DATASET EXTRACT START

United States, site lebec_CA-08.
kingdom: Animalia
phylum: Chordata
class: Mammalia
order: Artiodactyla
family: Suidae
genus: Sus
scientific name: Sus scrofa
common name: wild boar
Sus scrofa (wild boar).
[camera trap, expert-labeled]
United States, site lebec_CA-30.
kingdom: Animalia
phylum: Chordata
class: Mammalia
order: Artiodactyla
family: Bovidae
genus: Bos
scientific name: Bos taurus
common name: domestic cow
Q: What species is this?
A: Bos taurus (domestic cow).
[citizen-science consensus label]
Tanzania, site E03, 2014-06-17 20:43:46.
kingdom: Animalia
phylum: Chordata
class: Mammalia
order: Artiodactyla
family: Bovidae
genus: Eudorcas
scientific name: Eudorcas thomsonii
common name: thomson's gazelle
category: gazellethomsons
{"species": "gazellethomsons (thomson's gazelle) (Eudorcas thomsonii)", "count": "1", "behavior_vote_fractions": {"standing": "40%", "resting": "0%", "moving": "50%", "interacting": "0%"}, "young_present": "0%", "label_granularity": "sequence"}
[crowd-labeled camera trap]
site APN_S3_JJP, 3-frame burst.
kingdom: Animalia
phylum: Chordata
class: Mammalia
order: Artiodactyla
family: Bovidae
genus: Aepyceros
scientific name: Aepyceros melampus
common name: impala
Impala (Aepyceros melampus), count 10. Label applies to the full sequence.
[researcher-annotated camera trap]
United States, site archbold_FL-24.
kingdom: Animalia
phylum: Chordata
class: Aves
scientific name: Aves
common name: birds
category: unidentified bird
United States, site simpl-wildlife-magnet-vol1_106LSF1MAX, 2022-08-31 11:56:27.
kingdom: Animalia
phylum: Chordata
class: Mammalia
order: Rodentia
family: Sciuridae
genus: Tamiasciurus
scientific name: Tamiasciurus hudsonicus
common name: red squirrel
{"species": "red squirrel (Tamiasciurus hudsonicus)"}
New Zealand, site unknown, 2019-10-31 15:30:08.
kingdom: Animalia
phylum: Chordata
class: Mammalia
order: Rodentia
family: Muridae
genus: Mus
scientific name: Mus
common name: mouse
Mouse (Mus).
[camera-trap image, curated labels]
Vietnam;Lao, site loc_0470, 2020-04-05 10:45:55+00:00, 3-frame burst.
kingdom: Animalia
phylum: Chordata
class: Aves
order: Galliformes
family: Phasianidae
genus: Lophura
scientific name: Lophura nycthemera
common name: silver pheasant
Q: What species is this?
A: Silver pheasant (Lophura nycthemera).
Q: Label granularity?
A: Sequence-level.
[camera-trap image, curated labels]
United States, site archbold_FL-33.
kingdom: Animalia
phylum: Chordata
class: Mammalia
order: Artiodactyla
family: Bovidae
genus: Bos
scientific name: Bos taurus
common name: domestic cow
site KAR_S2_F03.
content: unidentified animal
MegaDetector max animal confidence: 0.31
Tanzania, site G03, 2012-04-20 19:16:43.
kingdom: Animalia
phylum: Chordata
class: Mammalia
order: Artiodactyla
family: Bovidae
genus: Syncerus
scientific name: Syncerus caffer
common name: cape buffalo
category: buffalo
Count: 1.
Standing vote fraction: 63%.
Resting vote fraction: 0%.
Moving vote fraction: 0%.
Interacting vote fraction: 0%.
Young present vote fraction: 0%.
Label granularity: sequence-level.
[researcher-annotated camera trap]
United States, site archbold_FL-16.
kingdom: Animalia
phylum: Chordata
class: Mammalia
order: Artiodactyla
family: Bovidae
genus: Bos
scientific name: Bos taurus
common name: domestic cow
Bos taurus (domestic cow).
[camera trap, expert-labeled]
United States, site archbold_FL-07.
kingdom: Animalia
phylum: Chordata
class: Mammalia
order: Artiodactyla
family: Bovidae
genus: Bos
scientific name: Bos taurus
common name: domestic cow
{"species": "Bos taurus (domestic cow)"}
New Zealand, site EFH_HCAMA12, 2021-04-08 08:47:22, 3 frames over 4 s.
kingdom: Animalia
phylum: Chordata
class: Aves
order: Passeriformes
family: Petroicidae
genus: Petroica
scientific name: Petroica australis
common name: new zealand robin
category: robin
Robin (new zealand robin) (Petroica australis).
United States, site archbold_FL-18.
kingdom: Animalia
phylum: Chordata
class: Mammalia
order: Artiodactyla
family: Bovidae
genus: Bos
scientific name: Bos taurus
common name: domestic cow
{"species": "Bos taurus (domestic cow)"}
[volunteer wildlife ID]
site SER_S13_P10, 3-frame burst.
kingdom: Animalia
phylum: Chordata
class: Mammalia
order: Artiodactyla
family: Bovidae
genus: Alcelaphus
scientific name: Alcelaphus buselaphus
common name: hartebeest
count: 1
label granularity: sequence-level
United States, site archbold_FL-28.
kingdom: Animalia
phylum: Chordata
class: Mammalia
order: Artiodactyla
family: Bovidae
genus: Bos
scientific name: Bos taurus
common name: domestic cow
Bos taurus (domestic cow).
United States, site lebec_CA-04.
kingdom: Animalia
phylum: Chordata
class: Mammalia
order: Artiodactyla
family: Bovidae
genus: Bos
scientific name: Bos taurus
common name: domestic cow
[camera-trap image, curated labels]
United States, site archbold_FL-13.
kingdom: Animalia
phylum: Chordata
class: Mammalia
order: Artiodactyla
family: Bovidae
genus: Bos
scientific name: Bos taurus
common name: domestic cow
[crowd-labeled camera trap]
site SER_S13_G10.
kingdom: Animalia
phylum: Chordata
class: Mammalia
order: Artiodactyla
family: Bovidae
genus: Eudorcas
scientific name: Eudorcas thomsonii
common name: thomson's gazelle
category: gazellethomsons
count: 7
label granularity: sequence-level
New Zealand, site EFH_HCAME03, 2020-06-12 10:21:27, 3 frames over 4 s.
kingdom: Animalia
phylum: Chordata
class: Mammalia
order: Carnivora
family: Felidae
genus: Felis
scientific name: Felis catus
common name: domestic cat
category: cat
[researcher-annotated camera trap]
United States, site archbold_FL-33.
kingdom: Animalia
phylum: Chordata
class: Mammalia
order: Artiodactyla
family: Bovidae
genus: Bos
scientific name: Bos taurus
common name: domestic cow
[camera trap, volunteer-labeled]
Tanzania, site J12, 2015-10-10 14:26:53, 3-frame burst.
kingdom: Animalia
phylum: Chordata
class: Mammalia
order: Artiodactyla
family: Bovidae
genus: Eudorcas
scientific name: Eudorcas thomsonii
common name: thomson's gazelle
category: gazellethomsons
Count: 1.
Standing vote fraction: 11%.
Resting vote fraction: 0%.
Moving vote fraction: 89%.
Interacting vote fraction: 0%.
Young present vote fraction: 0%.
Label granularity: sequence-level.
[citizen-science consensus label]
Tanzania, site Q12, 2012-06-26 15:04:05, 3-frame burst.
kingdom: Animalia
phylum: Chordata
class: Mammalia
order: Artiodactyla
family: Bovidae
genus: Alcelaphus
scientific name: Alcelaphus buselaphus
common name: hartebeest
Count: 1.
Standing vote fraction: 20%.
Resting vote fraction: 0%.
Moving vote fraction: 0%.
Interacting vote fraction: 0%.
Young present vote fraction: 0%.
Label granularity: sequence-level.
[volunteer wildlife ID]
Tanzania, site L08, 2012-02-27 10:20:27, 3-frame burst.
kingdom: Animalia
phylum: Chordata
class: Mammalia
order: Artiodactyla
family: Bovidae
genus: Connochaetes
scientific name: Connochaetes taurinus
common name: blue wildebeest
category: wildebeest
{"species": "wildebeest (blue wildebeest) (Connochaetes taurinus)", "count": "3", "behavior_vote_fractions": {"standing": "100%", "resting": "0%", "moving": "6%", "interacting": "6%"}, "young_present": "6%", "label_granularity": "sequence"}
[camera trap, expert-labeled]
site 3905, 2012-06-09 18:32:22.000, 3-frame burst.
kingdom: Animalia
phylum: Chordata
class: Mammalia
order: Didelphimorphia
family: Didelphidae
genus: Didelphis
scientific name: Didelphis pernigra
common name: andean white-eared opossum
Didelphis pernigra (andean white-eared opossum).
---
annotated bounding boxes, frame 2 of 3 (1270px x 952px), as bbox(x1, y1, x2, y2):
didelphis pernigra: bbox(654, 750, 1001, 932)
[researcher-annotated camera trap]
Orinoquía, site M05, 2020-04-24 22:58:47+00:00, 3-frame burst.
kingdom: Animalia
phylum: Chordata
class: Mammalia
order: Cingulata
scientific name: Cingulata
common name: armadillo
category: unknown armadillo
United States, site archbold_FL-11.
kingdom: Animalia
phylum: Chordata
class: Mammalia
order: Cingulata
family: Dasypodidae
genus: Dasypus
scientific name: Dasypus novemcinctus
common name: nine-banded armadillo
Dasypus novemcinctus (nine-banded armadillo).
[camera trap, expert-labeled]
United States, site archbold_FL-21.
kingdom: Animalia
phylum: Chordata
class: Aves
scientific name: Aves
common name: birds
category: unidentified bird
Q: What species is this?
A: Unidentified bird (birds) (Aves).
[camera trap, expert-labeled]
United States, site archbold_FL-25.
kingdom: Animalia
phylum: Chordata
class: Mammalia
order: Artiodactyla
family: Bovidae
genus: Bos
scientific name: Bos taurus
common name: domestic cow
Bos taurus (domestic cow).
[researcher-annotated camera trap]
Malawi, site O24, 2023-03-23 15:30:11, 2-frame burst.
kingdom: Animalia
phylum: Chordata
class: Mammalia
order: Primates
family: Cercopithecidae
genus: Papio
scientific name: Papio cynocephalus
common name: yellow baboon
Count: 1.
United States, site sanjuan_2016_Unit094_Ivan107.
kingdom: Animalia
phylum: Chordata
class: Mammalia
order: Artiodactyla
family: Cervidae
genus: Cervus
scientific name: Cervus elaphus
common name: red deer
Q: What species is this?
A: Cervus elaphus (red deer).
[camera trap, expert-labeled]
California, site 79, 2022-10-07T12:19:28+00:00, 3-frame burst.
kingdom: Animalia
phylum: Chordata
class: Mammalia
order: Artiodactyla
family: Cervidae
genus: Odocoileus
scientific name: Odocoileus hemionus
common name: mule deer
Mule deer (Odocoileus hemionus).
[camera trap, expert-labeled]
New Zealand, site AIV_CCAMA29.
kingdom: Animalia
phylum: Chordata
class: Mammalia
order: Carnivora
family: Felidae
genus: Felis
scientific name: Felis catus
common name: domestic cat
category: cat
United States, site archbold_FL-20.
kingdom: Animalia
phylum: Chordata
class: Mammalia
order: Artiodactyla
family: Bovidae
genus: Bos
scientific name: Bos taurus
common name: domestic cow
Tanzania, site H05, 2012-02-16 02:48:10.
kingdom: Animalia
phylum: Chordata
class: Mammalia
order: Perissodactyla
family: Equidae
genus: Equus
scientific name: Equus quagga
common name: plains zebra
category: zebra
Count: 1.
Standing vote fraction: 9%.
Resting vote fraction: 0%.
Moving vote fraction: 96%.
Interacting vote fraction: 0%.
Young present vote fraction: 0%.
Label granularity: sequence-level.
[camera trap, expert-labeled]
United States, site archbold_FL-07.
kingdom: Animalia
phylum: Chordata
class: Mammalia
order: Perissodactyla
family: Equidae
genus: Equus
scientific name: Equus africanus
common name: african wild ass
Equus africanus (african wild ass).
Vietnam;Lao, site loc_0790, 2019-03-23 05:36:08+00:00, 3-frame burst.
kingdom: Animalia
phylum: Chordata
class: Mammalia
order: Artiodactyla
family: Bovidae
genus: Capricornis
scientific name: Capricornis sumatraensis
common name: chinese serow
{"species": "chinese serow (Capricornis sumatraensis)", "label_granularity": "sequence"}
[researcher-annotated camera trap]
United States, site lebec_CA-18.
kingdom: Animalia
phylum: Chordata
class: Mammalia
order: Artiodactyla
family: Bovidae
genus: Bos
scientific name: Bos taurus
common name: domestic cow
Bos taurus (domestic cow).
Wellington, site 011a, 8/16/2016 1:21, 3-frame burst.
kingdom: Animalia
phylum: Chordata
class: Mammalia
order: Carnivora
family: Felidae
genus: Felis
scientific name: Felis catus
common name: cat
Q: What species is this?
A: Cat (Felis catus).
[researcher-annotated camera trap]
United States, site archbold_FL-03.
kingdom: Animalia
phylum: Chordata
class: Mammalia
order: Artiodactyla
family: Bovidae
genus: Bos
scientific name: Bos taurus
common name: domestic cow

DATASET EXTRACT END

PROBLEM: In the entries above, find the line holding "common name: red deer" and the line holding "genus: Capricornis"; print both of them and every line between, exactly, and nothing else.

TASK OUTPUT:
common name: red deer
Q: What species is this?
A: Cervus elaphus (red deer).
[camera trap, expert-labeled]
California, site 79, 2022-10-07T12:19:28+00:00, 3-frame burst.
kingdom: Animalia
phylum: Chordata
class: Mammalia
order: Artiodactyla
family: Cervidae
genus: Odocoileus
scientific name: Odocoileus hemionus
common name: mule deer
Mule deer (Odocoileus hemionus).
[camera trap, expert-labeled]
New Zealand, site AIV_CCAMA29.
kingdom: Animalia
phylum: Chordata
class: Mammalia
order: Carnivora
family: Felidae
genus: Felis
scientific name: Felis catus
common name: domestic cat
category: cat
United States, site archbold_FL-20.
kingdom: Animalia
phylum: Chordata
class: Mammalia
order: Artiodactyla
family: Bovidae
genus: Bos
scientific name: Bos taurus
common name: domestic cow
Tanzania, site H05, 2012-02-16 02:48:10.
kingdom: Animalia
phylum: Chordata
class: Mammalia
order: Perissodactyla
family: Equidae
genus: Equus
scientific name: Equus quagga
common name: plains zebra
category: zebra
Count: 1.
Standing vote fraction: 9%.
Resting vote fraction: 0%.
Moving vote fraction: 96%.
Interacting vote fraction: 0%.
Young present vote fraction: 0%.
Label granularity: sequence-level.
[camera trap, expert-labeled]
United States, site archbold_FL-07.
kingdom: Animalia
phylum: Chordata
class: Mammalia
order: Perissodactyla
family: Equidae
genus: Equus
scientific name: Equus africanus
common name: african wild ass
Equus africanus (african wild ass).
Vietnam;Lao, site loc_0790, 2019-03-23 05:36:08+00:00, 3-frame burst.
kingdom: Animalia
phylum: Chordata
class: Mammalia
order: Artiodactyla
family: Bovidae
genus: Capricornis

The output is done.